In Grotte di Castro, a picturesque village just outside of Gradoli (about 70 miles north of Rome and to the west of Lake Bolsena), I met Antonella Pacchiarotti (www.vinipacchiarotti.it) who introduced me to the awesome versatility of the local Aleatico grape, a variety that certainly deserves to be better known.
Antonella is single-minded in that she grows only the Aleatico grape but after that all bets are off. What follows is an essay on what you can do with just one grape. The DOC wine for this grape is red but she is not interested and produces a full range of wines, all 100% Aleatico, all fermented in stainless steel before being bottled so they never see an oak barrel. It is as though she has chosen to work blindfolded with one arm tied behind her back because blending and oak are two of the chief tools of the winemaker’s trade.
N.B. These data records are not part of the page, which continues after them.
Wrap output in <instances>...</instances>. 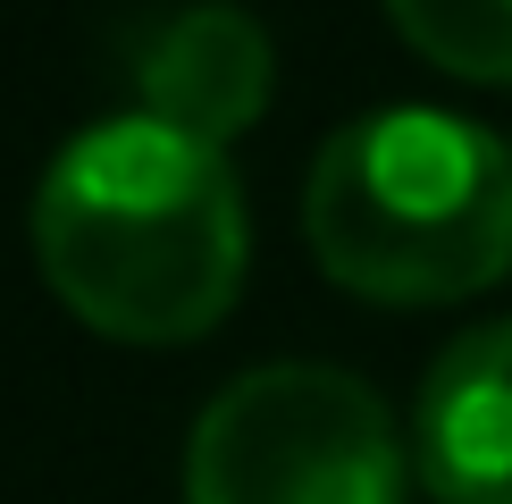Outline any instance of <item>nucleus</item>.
Segmentation results:
<instances>
[{"label":"nucleus","instance_id":"obj_1","mask_svg":"<svg viewBox=\"0 0 512 504\" xmlns=\"http://www.w3.org/2000/svg\"><path fill=\"white\" fill-rule=\"evenodd\" d=\"M42 286L118 345H194L236 311L252 227L219 143L152 110L59 143L34 185Z\"/></svg>","mask_w":512,"mask_h":504},{"label":"nucleus","instance_id":"obj_2","mask_svg":"<svg viewBox=\"0 0 512 504\" xmlns=\"http://www.w3.org/2000/svg\"><path fill=\"white\" fill-rule=\"evenodd\" d=\"M311 261L387 311L462 303L512 278V143L462 110L336 126L303 185Z\"/></svg>","mask_w":512,"mask_h":504},{"label":"nucleus","instance_id":"obj_3","mask_svg":"<svg viewBox=\"0 0 512 504\" xmlns=\"http://www.w3.org/2000/svg\"><path fill=\"white\" fill-rule=\"evenodd\" d=\"M403 479L412 437L336 362L227 378L185 437V504H403Z\"/></svg>","mask_w":512,"mask_h":504},{"label":"nucleus","instance_id":"obj_4","mask_svg":"<svg viewBox=\"0 0 512 504\" xmlns=\"http://www.w3.org/2000/svg\"><path fill=\"white\" fill-rule=\"evenodd\" d=\"M412 479L437 504H512V320H479L412 395Z\"/></svg>","mask_w":512,"mask_h":504},{"label":"nucleus","instance_id":"obj_5","mask_svg":"<svg viewBox=\"0 0 512 504\" xmlns=\"http://www.w3.org/2000/svg\"><path fill=\"white\" fill-rule=\"evenodd\" d=\"M135 93H143L152 118H168V126H185V135H202V143L227 152V143L269 110L277 51H269V34L252 26L244 9L202 0V9H177L135 51Z\"/></svg>","mask_w":512,"mask_h":504},{"label":"nucleus","instance_id":"obj_6","mask_svg":"<svg viewBox=\"0 0 512 504\" xmlns=\"http://www.w3.org/2000/svg\"><path fill=\"white\" fill-rule=\"evenodd\" d=\"M387 26L462 84H512V0H387Z\"/></svg>","mask_w":512,"mask_h":504}]
</instances>
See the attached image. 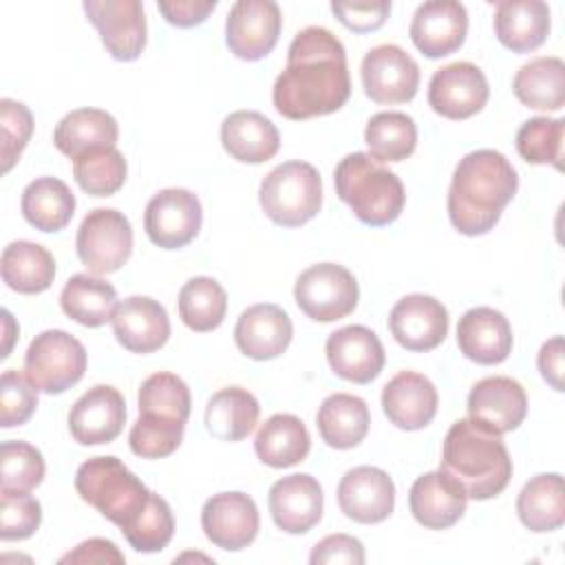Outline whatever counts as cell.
I'll use <instances>...</instances> for the list:
<instances>
[{
    "instance_id": "52a82bcc",
    "label": "cell",
    "mask_w": 565,
    "mask_h": 565,
    "mask_svg": "<svg viewBox=\"0 0 565 565\" xmlns=\"http://www.w3.org/2000/svg\"><path fill=\"white\" fill-rule=\"evenodd\" d=\"M86 371L84 344L62 331L46 329L35 335L24 353V373L38 391L46 395H60L75 386Z\"/></svg>"
},
{
    "instance_id": "30bf717a",
    "label": "cell",
    "mask_w": 565,
    "mask_h": 565,
    "mask_svg": "<svg viewBox=\"0 0 565 565\" xmlns=\"http://www.w3.org/2000/svg\"><path fill=\"white\" fill-rule=\"evenodd\" d=\"M201 223V201L185 188L159 190L143 212V230L161 249L185 247L199 234Z\"/></svg>"
},
{
    "instance_id": "4dcf8cb0",
    "label": "cell",
    "mask_w": 565,
    "mask_h": 565,
    "mask_svg": "<svg viewBox=\"0 0 565 565\" xmlns=\"http://www.w3.org/2000/svg\"><path fill=\"white\" fill-rule=\"evenodd\" d=\"M311 437L300 417L289 413L271 415L256 433V457L269 468H291L307 459Z\"/></svg>"
},
{
    "instance_id": "db71d44e",
    "label": "cell",
    "mask_w": 565,
    "mask_h": 565,
    "mask_svg": "<svg viewBox=\"0 0 565 565\" xmlns=\"http://www.w3.org/2000/svg\"><path fill=\"white\" fill-rule=\"evenodd\" d=\"M60 563H73V565H121L126 563V556L119 552V547L108 539H88L79 543L73 552L64 554Z\"/></svg>"
},
{
    "instance_id": "7c38bea8",
    "label": "cell",
    "mask_w": 565,
    "mask_h": 565,
    "mask_svg": "<svg viewBox=\"0 0 565 565\" xmlns=\"http://www.w3.org/2000/svg\"><path fill=\"white\" fill-rule=\"evenodd\" d=\"M282 29L280 7L274 0H238L225 18L227 49L247 62L274 51Z\"/></svg>"
},
{
    "instance_id": "5b68a950",
    "label": "cell",
    "mask_w": 565,
    "mask_h": 565,
    "mask_svg": "<svg viewBox=\"0 0 565 565\" xmlns=\"http://www.w3.org/2000/svg\"><path fill=\"white\" fill-rule=\"evenodd\" d=\"M75 490L102 516L126 532L146 510L152 492L113 455L90 457L75 472Z\"/></svg>"
},
{
    "instance_id": "c3c4849f",
    "label": "cell",
    "mask_w": 565,
    "mask_h": 565,
    "mask_svg": "<svg viewBox=\"0 0 565 565\" xmlns=\"http://www.w3.org/2000/svg\"><path fill=\"white\" fill-rule=\"evenodd\" d=\"M42 521V505L29 492L0 490V539L24 541Z\"/></svg>"
},
{
    "instance_id": "7bdbcfd3",
    "label": "cell",
    "mask_w": 565,
    "mask_h": 565,
    "mask_svg": "<svg viewBox=\"0 0 565 565\" xmlns=\"http://www.w3.org/2000/svg\"><path fill=\"white\" fill-rule=\"evenodd\" d=\"M565 119L532 117L516 130V152L534 166L550 163L563 170Z\"/></svg>"
},
{
    "instance_id": "4fadbf2b",
    "label": "cell",
    "mask_w": 565,
    "mask_h": 565,
    "mask_svg": "<svg viewBox=\"0 0 565 565\" xmlns=\"http://www.w3.org/2000/svg\"><path fill=\"white\" fill-rule=\"evenodd\" d=\"M84 11L115 60L132 62L141 55L148 26L139 0H86Z\"/></svg>"
},
{
    "instance_id": "cb8c5ba5",
    "label": "cell",
    "mask_w": 565,
    "mask_h": 565,
    "mask_svg": "<svg viewBox=\"0 0 565 565\" xmlns=\"http://www.w3.org/2000/svg\"><path fill=\"white\" fill-rule=\"evenodd\" d=\"M294 338V324L287 311L271 302L247 307L234 327L238 351L252 360H271L285 353Z\"/></svg>"
},
{
    "instance_id": "9c48e42d",
    "label": "cell",
    "mask_w": 565,
    "mask_h": 565,
    "mask_svg": "<svg viewBox=\"0 0 565 565\" xmlns=\"http://www.w3.org/2000/svg\"><path fill=\"white\" fill-rule=\"evenodd\" d=\"M75 249L95 276L113 274L124 267L132 254V227L124 212L97 207L84 216L75 236Z\"/></svg>"
},
{
    "instance_id": "11a10c76",
    "label": "cell",
    "mask_w": 565,
    "mask_h": 565,
    "mask_svg": "<svg viewBox=\"0 0 565 565\" xmlns=\"http://www.w3.org/2000/svg\"><path fill=\"white\" fill-rule=\"evenodd\" d=\"M563 355H565V340H563V335H554L547 342H543V347L539 351V358H536V364H539V371H541L543 380L554 391H563V386H565L563 384V373H565Z\"/></svg>"
},
{
    "instance_id": "277c9868",
    "label": "cell",
    "mask_w": 565,
    "mask_h": 565,
    "mask_svg": "<svg viewBox=\"0 0 565 565\" xmlns=\"http://www.w3.org/2000/svg\"><path fill=\"white\" fill-rule=\"evenodd\" d=\"M335 194L358 221L371 227L393 223L406 203L399 177L369 152L347 154L333 172Z\"/></svg>"
},
{
    "instance_id": "2e32d148",
    "label": "cell",
    "mask_w": 565,
    "mask_h": 565,
    "mask_svg": "<svg viewBox=\"0 0 565 565\" xmlns=\"http://www.w3.org/2000/svg\"><path fill=\"white\" fill-rule=\"evenodd\" d=\"M468 33V11L455 0H430L415 9L408 35L419 53L430 60L461 49Z\"/></svg>"
},
{
    "instance_id": "d6a6232c",
    "label": "cell",
    "mask_w": 565,
    "mask_h": 565,
    "mask_svg": "<svg viewBox=\"0 0 565 565\" xmlns=\"http://www.w3.org/2000/svg\"><path fill=\"white\" fill-rule=\"evenodd\" d=\"M2 280L18 294H42L53 285L55 258L51 252L31 241H13L2 249Z\"/></svg>"
},
{
    "instance_id": "74e56055",
    "label": "cell",
    "mask_w": 565,
    "mask_h": 565,
    "mask_svg": "<svg viewBox=\"0 0 565 565\" xmlns=\"http://www.w3.org/2000/svg\"><path fill=\"white\" fill-rule=\"evenodd\" d=\"M521 523L532 532H554L565 523V490L558 472L532 477L516 497Z\"/></svg>"
},
{
    "instance_id": "f907efd6",
    "label": "cell",
    "mask_w": 565,
    "mask_h": 565,
    "mask_svg": "<svg viewBox=\"0 0 565 565\" xmlns=\"http://www.w3.org/2000/svg\"><path fill=\"white\" fill-rule=\"evenodd\" d=\"M331 11L347 29L355 33H369L386 22L391 2H331Z\"/></svg>"
},
{
    "instance_id": "f5cc1de1",
    "label": "cell",
    "mask_w": 565,
    "mask_h": 565,
    "mask_svg": "<svg viewBox=\"0 0 565 565\" xmlns=\"http://www.w3.org/2000/svg\"><path fill=\"white\" fill-rule=\"evenodd\" d=\"M157 7L170 24L190 29L205 22V18L216 9V0H161Z\"/></svg>"
},
{
    "instance_id": "bcb514c9",
    "label": "cell",
    "mask_w": 565,
    "mask_h": 565,
    "mask_svg": "<svg viewBox=\"0 0 565 565\" xmlns=\"http://www.w3.org/2000/svg\"><path fill=\"white\" fill-rule=\"evenodd\" d=\"M121 534L126 536V541L135 552H143V554L161 552L174 534V516L168 501L152 492L141 516Z\"/></svg>"
},
{
    "instance_id": "8fae6325",
    "label": "cell",
    "mask_w": 565,
    "mask_h": 565,
    "mask_svg": "<svg viewBox=\"0 0 565 565\" xmlns=\"http://www.w3.org/2000/svg\"><path fill=\"white\" fill-rule=\"evenodd\" d=\"M362 88L375 104L411 102L419 88L417 62L397 44L373 46L360 66Z\"/></svg>"
},
{
    "instance_id": "7402d4cb",
    "label": "cell",
    "mask_w": 565,
    "mask_h": 565,
    "mask_svg": "<svg viewBox=\"0 0 565 565\" xmlns=\"http://www.w3.org/2000/svg\"><path fill=\"white\" fill-rule=\"evenodd\" d=\"M269 512L274 523L287 534H305L322 519V488L316 477L296 472L278 479L269 488Z\"/></svg>"
},
{
    "instance_id": "e0dca14e",
    "label": "cell",
    "mask_w": 565,
    "mask_h": 565,
    "mask_svg": "<svg viewBox=\"0 0 565 565\" xmlns=\"http://www.w3.org/2000/svg\"><path fill=\"white\" fill-rule=\"evenodd\" d=\"M527 413V395L523 386L505 375L479 380L468 395V419L490 433L503 435L519 428Z\"/></svg>"
},
{
    "instance_id": "484cf974",
    "label": "cell",
    "mask_w": 565,
    "mask_h": 565,
    "mask_svg": "<svg viewBox=\"0 0 565 565\" xmlns=\"http://www.w3.org/2000/svg\"><path fill=\"white\" fill-rule=\"evenodd\" d=\"M463 488L444 470H433L415 479L408 492V508L415 521L428 530H446L466 512Z\"/></svg>"
},
{
    "instance_id": "8992f818",
    "label": "cell",
    "mask_w": 565,
    "mask_h": 565,
    "mask_svg": "<svg viewBox=\"0 0 565 565\" xmlns=\"http://www.w3.org/2000/svg\"><path fill=\"white\" fill-rule=\"evenodd\" d=\"M258 201L267 218L276 225L300 227L320 212V172L307 161H285L263 179Z\"/></svg>"
},
{
    "instance_id": "8d00e7d4",
    "label": "cell",
    "mask_w": 565,
    "mask_h": 565,
    "mask_svg": "<svg viewBox=\"0 0 565 565\" xmlns=\"http://www.w3.org/2000/svg\"><path fill=\"white\" fill-rule=\"evenodd\" d=\"M22 216L40 232L64 230L75 214V196L71 188L55 177H40L22 192Z\"/></svg>"
},
{
    "instance_id": "681fc988",
    "label": "cell",
    "mask_w": 565,
    "mask_h": 565,
    "mask_svg": "<svg viewBox=\"0 0 565 565\" xmlns=\"http://www.w3.org/2000/svg\"><path fill=\"white\" fill-rule=\"evenodd\" d=\"M33 135L31 110L15 99H0V137H2V172H9L20 159Z\"/></svg>"
},
{
    "instance_id": "d590c367",
    "label": "cell",
    "mask_w": 565,
    "mask_h": 565,
    "mask_svg": "<svg viewBox=\"0 0 565 565\" xmlns=\"http://www.w3.org/2000/svg\"><path fill=\"white\" fill-rule=\"evenodd\" d=\"M117 291L110 282L90 274H75L66 280L60 294L62 311L84 324V327H102L113 320L117 309Z\"/></svg>"
},
{
    "instance_id": "ba28073f",
    "label": "cell",
    "mask_w": 565,
    "mask_h": 565,
    "mask_svg": "<svg viewBox=\"0 0 565 565\" xmlns=\"http://www.w3.org/2000/svg\"><path fill=\"white\" fill-rule=\"evenodd\" d=\"M300 311L316 322L347 318L360 298L355 276L338 263H318L300 271L294 285Z\"/></svg>"
},
{
    "instance_id": "ffe728a7",
    "label": "cell",
    "mask_w": 565,
    "mask_h": 565,
    "mask_svg": "<svg viewBox=\"0 0 565 565\" xmlns=\"http://www.w3.org/2000/svg\"><path fill=\"white\" fill-rule=\"evenodd\" d=\"M338 505L355 523H380L395 508V483L382 468H351L338 483Z\"/></svg>"
},
{
    "instance_id": "f546056e",
    "label": "cell",
    "mask_w": 565,
    "mask_h": 565,
    "mask_svg": "<svg viewBox=\"0 0 565 565\" xmlns=\"http://www.w3.org/2000/svg\"><path fill=\"white\" fill-rule=\"evenodd\" d=\"M119 137L117 119L102 108H77L64 115L53 132L55 148L68 159H77L88 150L115 148Z\"/></svg>"
},
{
    "instance_id": "3957f363",
    "label": "cell",
    "mask_w": 565,
    "mask_h": 565,
    "mask_svg": "<svg viewBox=\"0 0 565 565\" xmlns=\"http://www.w3.org/2000/svg\"><path fill=\"white\" fill-rule=\"evenodd\" d=\"M439 470L452 477L468 499L486 501L510 483L512 459L501 435L472 419H457L444 437Z\"/></svg>"
},
{
    "instance_id": "1f68e13d",
    "label": "cell",
    "mask_w": 565,
    "mask_h": 565,
    "mask_svg": "<svg viewBox=\"0 0 565 565\" xmlns=\"http://www.w3.org/2000/svg\"><path fill=\"white\" fill-rule=\"evenodd\" d=\"M316 424L327 446L349 450L366 437L371 413L362 397L349 393H333L318 408Z\"/></svg>"
},
{
    "instance_id": "ee69618b",
    "label": "cell",
    "mask_w": 565,
    "mask_h": 565,
    "mask_svg": "<svg viewBox=\"0 0 565 565\" xmlns=\"http://www.w3.org/2000/svg\"><path fill=\"white\" fill-rule=\"evenodd\" d=\"M42 452L29 441L9 439L0 446V490L31 492L44 479Z\"/></svg>"
},
{
    "instance_id": "7dc6e473",
    "label": "cell",
    "mask_w": 565,
    "mask_h": 565,
    "mask_svg": "<svg viewBox=\"0 0 565 565\" xmlns=\"http://www.w3.org/2000/svg\"><path fill=\"white\" fill-rule=\"evenodd\" d=\"M38 408V388L26 373L9 369L0 377V426L13 428L31 419Z\"/></svg>"
},
{
    "instance_id": "f6af8a7d",
    "label": "cell",
    "mask_w": 565,
    "mask_h": 565,
    "mask_svg": "<svg viewBox=\"0 0 565 565\" xmlns=\"http://www.w3.org/2000/svg\"><path fill=\"white\" fill-rule=\"evenodd\" d=\"M183 430V422L139 415V419L130 428L128 444L130 450L141 459H163L181 446Z\"/></svg>"
},
{
    "instance_id": "816d5d0a",
    "label": "cell",
    "mask_w": 565,
    "mask_h": 565,
    "mask_svg": "<svg viewBox=\"0 0 565 565\" xmlns=\"http://www.w3.org/2000/svg\"><path fill=\"white\" fill-rule=\"evenodd\" d=\"M311 565H362L364 563V545L349 534H329L318 541L309 556Z\"/></svg>"
},
{
    "instance_id": "60d3db41",
    "label": "cell",
    "mask_w": 565,
    "mask_h": 565,
    "mask_svg": "<svg viewBox=\"0 0 565 565\" xmlns=\"http://www.w3.org/2000/svg\"><path fill=\"white\" fill-rule=\"evenodd\" d=\"M139 415H152L161 419L188 422L190 417V388L174 373H152L139 386Z\"/></svg>"
},
{
    "instance_id": "603a6c76",
    "label": "cell",
    "mask_w": 565,
    "mask_h": 565,
    "mask_svg": "<svg viewBox=\"0 0 565 565\" xmlns=\"http://www.w3.org/2000/svg\"><path fill=\"white\" fill-rule=\"evenodd\" d=\"M435 384L417 371H399L382 388V408L388 422L402 430H419L437 415Z\"/></svg>"
},
{
    "instance_id": "4316f807",
    "label": "cell",
    "mask_w": 565,
    "mask_h": 565,
    "mask_svg": "<svg viewBox=\"0 0 565 565\" xmlns=\"http://www.w3.org/2000/svg\"><path fill=\"white\" fill-rule=\"evenodd\" d=\"M459 351L477 364H499L512 351V327L492 307L468 309L457 324Z\"/></svg>"
},
{
    "instance_id": "b9f144b4",
    "label": "cell",
    "mask_w": 565,
    "mask_h": 565,
    "mask_svg": "<svg viewBox=\"0 0 565 565\" xmlns=\"http://www.w3.org/2000/svg\"><path fill=\"white\" fill-rule=\"evenodd\" d=\"M128 174L124 154L117 148L88 150L73 161V177L77 185L93 196L115 194Z\"/></svg>"
},
{
    "instance_id": "d4e9b609",
    "label": "cell",
    "mask_w": 565,
    "mask_h": 565,
    "mask_svg": "<svg viewBox=\"0 0 565 565\" xmlns=\"http://www.w3.org/2000/svg\"><path fill=\"white\" fill-rule=\"evenodd\" d=\"M110 322L117 342L130 353H152L170 338V320L163 305L148 296L121 300Z\"/></svg>"
},
{
    "instance_id": "5bb4252c",
    "label": "cell",
    "mask_w": 565,
    "mask_h": 565,
    "mask_svg": "<svg viewBox=\"0 0 565 565\" xmlns=\"http://www.w3.org/2000/svg\"><path fill=\"white\" fill-rule=\"evenodd\" d=\"M490 88L483 71L472 62H452L437 68L428 84L430 108L446 119H468L488 102Z\"/></svg>"
},
{
    "instance_id": "7a4b0ae2",
    "label": "cell",
    "mask_w": 565,
    "mask_h": 565,
    "mask_svg": "<svg viewBox=\"0 0 565 565\" xmlns=\"http://www.w3.org/2000/svg\"><path fill=\"white\" fill-rule=\"evenodd\" d=\"M519 177L499 150H472L459 159L448 188V218L463 236L488 234L514 199Z\"/></svg>"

The terroir here has a big effect on the wines. At around 400 metres above sea level and close to the lake, the grapes can suffer from the heat during the day – which protects them from mould – and they recover during the night due to the humidity from the lake. The soil here is volcanic which lends an almost saline minerality, particularly to the white wines. Antonella only has about 3.5 hectares of vineyards producing around 9,000 bottles of wine per year in total so if you are tempted to try them get in touch with her directly because not all wines will always be available.
Antonella’s take on a white wine is called Matee and we tasted a 2017. The first thing of note was the bouquet, unusually with a suggestion of mint but with hints of citrus, perhaps grapefruit. On the palate the acidity was not intrusive and with bitter almond and white cherry. This is a truly remarkable achievement when starting from a red grape.
The second was called Ramatico, a blend of rame (Italian for copper) and Aleatico; copper because that is the colour of this beautiful nectar that arrived by accident. Antonella left the must, the unfermented grape juice, in contact with the skins for too long and some of the colour leached from them producing this beautiful warm hue. Instead of abandoning it as a mistake, she persevered and we should be glad she did. We tasted the 2018 and I can best describe it as charismatic. If the colour doesn’t capture you then the perfume of apricot, pineapple and orange with maybe a hint if liquorice surely will. On the palate again there is the presence of tropical fruits – fabulous.
Moving towards the reds, the first we tried was Cavarosso a beautifully balanced dry wine. The grapes are macerated on the skins for ten days and the result has a bouquet of raspberry, roses and violet with a hint of cinnamon – with light tannins, try it with cheese, salami or red meat. By contrast, Butini is a sweet wine with a deep red colour and rich with cherry on the nose. Try it with cakes, pasties or cantucci (Tuscan hazelnut or almond biscuits).
The final wine was a passito, a wine made with grapes that have been allowed to dry on a trellises for around 30 days. The result is rich, dark and mellow with hints of liquorice and coffee on the nose and bitter cherry and chocolate on the palate. An incredible achievement when you consider that this wine has never seen the inside of a wooden barrel.
All in all there, is something here for everyone and every occasion – a truly stunning achievement from a supremely talented artisan.